Received 30 September 2013; Accepted 20 November 2013; Published 27 January 2014

Academic Editor: Joseph I. Sirven

Copyright © 2014 Nichole Wicker Villarreal et al. This is an open access article distributed under the Creative Commons Attribution License, which permits unrestricted use, distribution, and reproduction in any medium, provided the original work is properly cited.

Abstract

Objective. Children with epilepsy are at risk for less than optimum long-term outcomes. The type and severity of their epilepsy may contribute to educational, psychological, and social outcomes. The objective of this study was to determine the relation between somatization and adaptive skills based on seizure type that could impact on those outcomes.
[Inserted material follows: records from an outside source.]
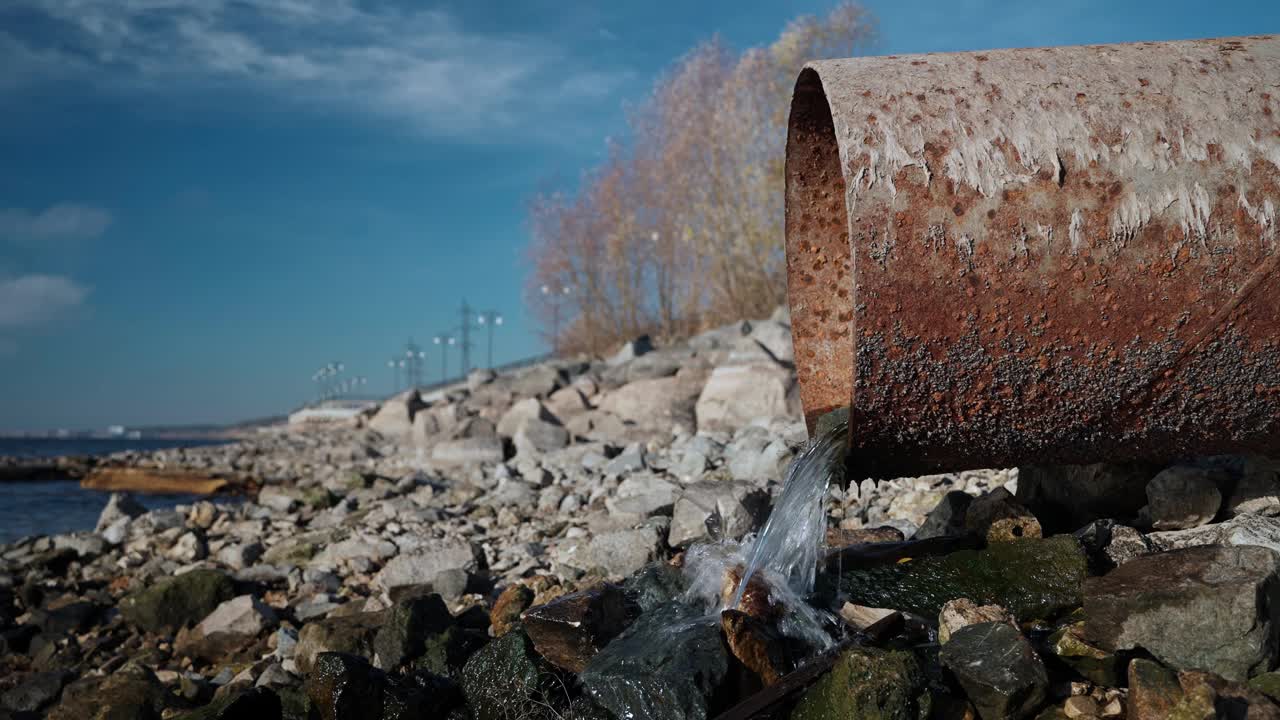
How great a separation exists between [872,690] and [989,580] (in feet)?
3.40

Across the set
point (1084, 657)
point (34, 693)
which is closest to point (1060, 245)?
point (1084, 657)

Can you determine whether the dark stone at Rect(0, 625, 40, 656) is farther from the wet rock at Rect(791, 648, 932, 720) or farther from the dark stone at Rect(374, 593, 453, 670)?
the wet rock at Rect(791, 648, 932, 720)

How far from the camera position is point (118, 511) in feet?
30.8

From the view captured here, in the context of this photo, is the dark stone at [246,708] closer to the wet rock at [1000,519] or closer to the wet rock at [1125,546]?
the wet rock at [1000,519]

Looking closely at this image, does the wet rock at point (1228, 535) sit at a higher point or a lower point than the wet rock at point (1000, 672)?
higher

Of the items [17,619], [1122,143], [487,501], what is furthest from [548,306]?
[1122,143]

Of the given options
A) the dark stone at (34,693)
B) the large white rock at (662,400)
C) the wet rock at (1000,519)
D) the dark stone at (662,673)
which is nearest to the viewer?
the dark stone at (662,673)

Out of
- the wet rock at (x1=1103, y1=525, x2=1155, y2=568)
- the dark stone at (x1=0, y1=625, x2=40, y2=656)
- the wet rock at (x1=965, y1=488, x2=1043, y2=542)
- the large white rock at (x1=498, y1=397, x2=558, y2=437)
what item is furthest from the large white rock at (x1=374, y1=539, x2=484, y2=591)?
the large white rock at (x1=498, y1=397, x2=558, y2=437)

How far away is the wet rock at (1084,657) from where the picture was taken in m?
2.97

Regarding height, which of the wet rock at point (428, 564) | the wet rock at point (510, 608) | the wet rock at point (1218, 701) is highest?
the wet rock at point (1218, 701)

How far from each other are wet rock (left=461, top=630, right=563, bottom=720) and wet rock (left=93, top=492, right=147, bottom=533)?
6.87m

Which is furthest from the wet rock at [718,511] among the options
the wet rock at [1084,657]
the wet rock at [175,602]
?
the wet rock at [175,602]

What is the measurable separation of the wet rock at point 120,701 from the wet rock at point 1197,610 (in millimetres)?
3993

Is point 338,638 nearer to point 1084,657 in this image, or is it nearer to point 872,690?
point 872,690
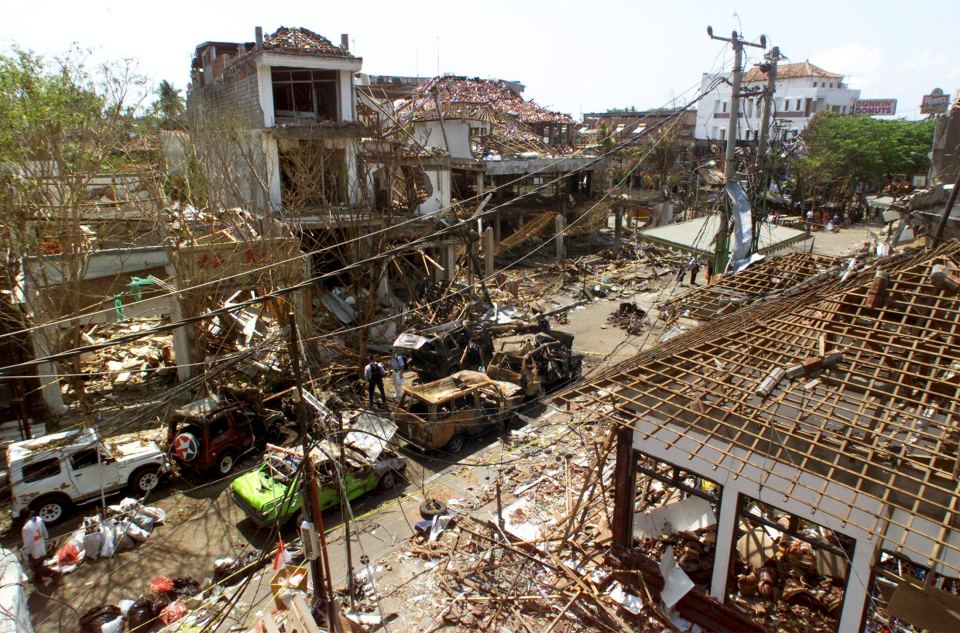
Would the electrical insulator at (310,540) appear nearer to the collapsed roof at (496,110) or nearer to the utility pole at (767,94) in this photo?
the utility pole at (767,94)

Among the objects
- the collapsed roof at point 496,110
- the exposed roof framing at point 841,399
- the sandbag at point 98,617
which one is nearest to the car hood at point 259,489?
the sandbag at point 98,617

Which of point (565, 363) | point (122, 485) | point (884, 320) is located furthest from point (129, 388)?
point (884, 320)

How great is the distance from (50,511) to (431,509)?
8.08 meters

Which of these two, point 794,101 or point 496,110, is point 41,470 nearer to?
point 496,110

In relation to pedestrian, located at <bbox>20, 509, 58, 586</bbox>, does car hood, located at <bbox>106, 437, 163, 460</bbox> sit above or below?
above

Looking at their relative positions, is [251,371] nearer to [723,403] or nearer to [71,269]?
[71,269]

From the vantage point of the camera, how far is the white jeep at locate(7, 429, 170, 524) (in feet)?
39.2

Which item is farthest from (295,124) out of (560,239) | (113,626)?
(113,626)

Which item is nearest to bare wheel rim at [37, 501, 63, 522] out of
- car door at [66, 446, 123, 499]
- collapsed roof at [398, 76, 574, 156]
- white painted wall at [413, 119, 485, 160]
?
car door at [66, 446, 123, 499]

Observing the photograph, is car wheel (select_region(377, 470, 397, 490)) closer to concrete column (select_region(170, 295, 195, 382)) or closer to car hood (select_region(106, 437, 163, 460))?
car hood (select_region(106, 437, 163, 460))

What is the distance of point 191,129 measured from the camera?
2184 cm

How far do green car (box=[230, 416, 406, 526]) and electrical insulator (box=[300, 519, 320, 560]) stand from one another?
12.2 feet

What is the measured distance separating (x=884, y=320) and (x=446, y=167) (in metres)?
19.1

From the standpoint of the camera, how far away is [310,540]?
7539 millimetres
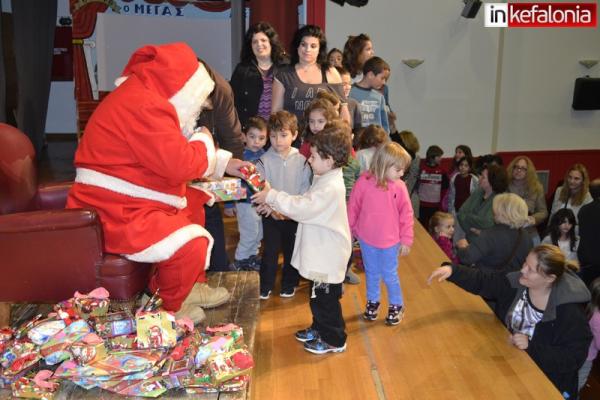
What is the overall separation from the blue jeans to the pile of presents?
3.50 ft

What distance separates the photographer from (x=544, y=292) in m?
3.12

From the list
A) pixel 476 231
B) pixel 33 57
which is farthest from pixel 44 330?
pixel 33 57

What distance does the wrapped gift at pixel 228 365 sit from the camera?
2.20m

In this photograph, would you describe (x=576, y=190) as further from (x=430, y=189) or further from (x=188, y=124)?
(x=188, y=124)

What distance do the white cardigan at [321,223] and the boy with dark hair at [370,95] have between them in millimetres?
1643

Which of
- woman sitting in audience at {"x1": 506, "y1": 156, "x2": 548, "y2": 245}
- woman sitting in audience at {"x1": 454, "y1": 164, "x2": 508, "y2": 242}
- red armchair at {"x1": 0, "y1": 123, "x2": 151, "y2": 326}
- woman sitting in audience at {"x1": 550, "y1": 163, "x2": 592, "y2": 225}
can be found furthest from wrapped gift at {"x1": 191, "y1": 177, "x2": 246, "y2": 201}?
woman sitting in audience at {"x1": 550, "y1": 163, "x2": 592, "y2": 225}

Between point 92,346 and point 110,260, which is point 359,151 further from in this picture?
point 92,346

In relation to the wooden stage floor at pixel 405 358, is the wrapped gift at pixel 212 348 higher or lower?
higher

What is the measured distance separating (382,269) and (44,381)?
174 centimetres

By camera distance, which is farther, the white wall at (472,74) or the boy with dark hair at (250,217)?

Methods. This study examined adaptive functioning and somatization in 87 children with epilepsy using archival data from a tertiary care facility. Results. No significant differences in adaptive skills emerged between groups of children diagnosed with complex partial (CP) as compared to CP-secondary generalized (SG) seizures; however, deficits in adaptive behavior were found for both groups. The number of medications, possibly reflecting the severity of the epilepsy, was highly correlated to adaptive function. Conclusions. Identification of deficits in adaptive behavior may represent an opportunity for tailored prevention and intervention programming for children with epilepsy. Addressing functional deficits may lead to improved outcomes for these children.